PhaedraIsMyName · 27/12/2014 23:18

I have a mental picture of the father as a bearded, robed , old testament paterfamilias laying down the law in relation to the correct way to eat jelly and ice- cream in his house. I wonder if the house rules are laid out in vellum bound books?

RabbitSaysWoof · 27/12/2014 23:24

The child is indulged. No food/eating problems apparent, indulged by the mother, badly parented and spoiled.

I agree with this completely.

Blu · 27/12/2014 23:25

See, in my house, I allowed DS, aged 2 or 3, to have some choc buttons he spotted half way through his spag Bol. Had a few buttons, went back to his main course, which I thought more productive than have him hanker, whinge and tantrum while I said 'you must eat tha before you are allowed chocolate' . What happens for visiting children under those circumstances? Was DS being badly parented? Should a visiting parent tell him off?
(He was a terrible eater at the time, of sweet and savoury. Eats anything now and doesn't ever favour dessert over main)

RabbitSaysWoof · 27/12/2014 23:32

Th kid didn't spot crisps she looked for them. the kid didn't attempt her main at all she decided the proper food was for other people, her parents fully supported her having crisps followed by pudding.

Tattiebogle · 28/12/2014 08:02

I think the fact it was crisps the wee one was after says it all to be honest.

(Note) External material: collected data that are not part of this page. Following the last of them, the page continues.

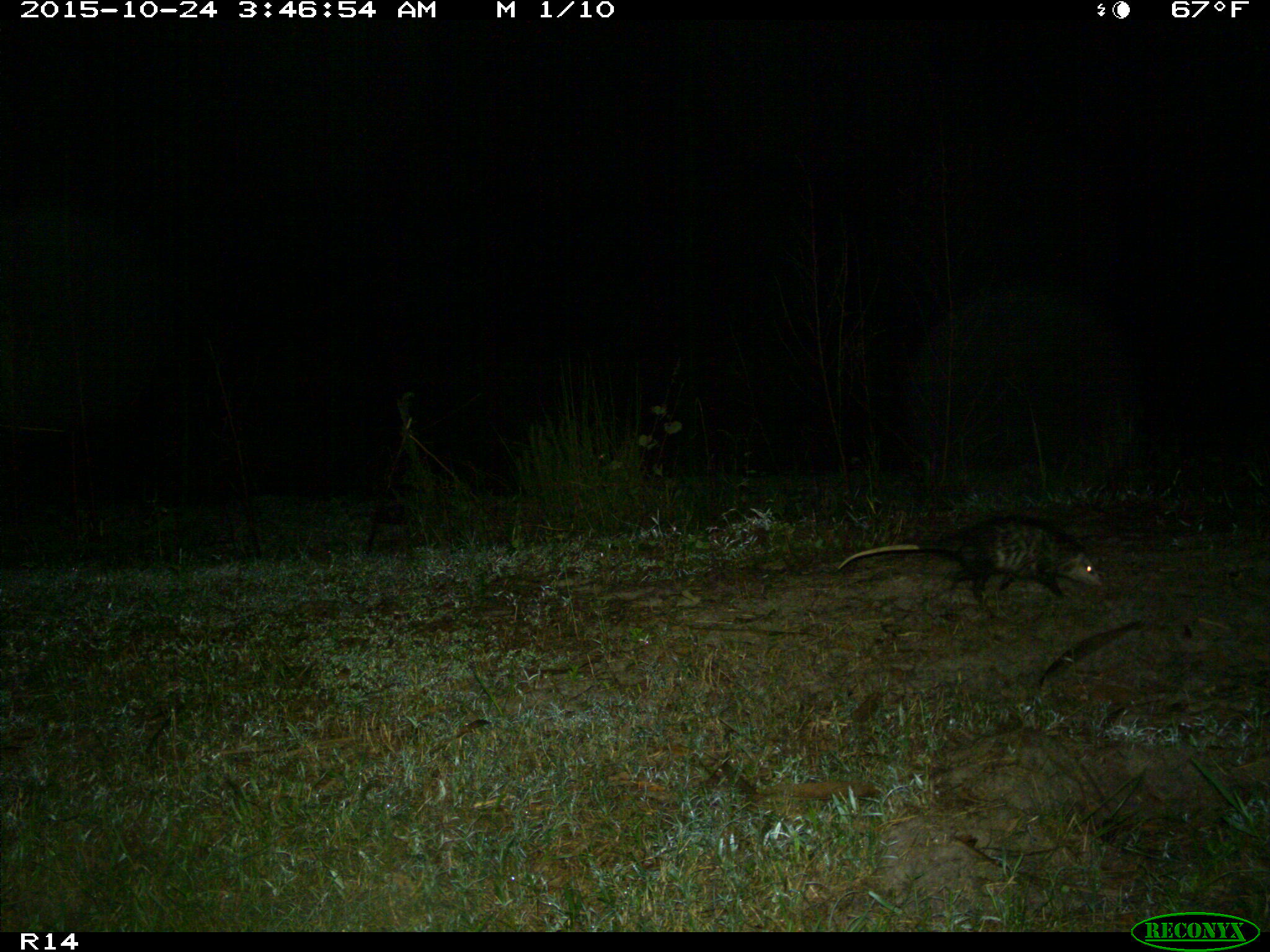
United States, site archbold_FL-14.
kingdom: Animalia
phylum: Chordata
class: Mammalia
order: Didelphimorphia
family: Didelphidae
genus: Didelphis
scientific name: Didelphis virginiana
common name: virginia opossum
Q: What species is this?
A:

Hakluyt · 28/12/2014 08:13

"If there'd been a delay in the meal coming then the SIL should have managed it better long before this - do you mind if I give her a couple of cherry tomatoes and a bit of cheese to keep her going? Not crisps!"

Don't see the difference, myself!

BlueberryWafer · 28/12/2014 08:24

Sil was v rude by getting the crisps for Mary, probably knowing fine well this would mean she wouldn't eat her main meal.

However whilst the parent is present in your house! I do believe it is up to them to enforce their rules (obviously I would point out any dangerous behaviour, or for instance if they were jumping on my furniture I would ask them to stop) but I do think its rude to discipline someone else's child as much of a brat the child is and the mother clearly encouraging such behaviour.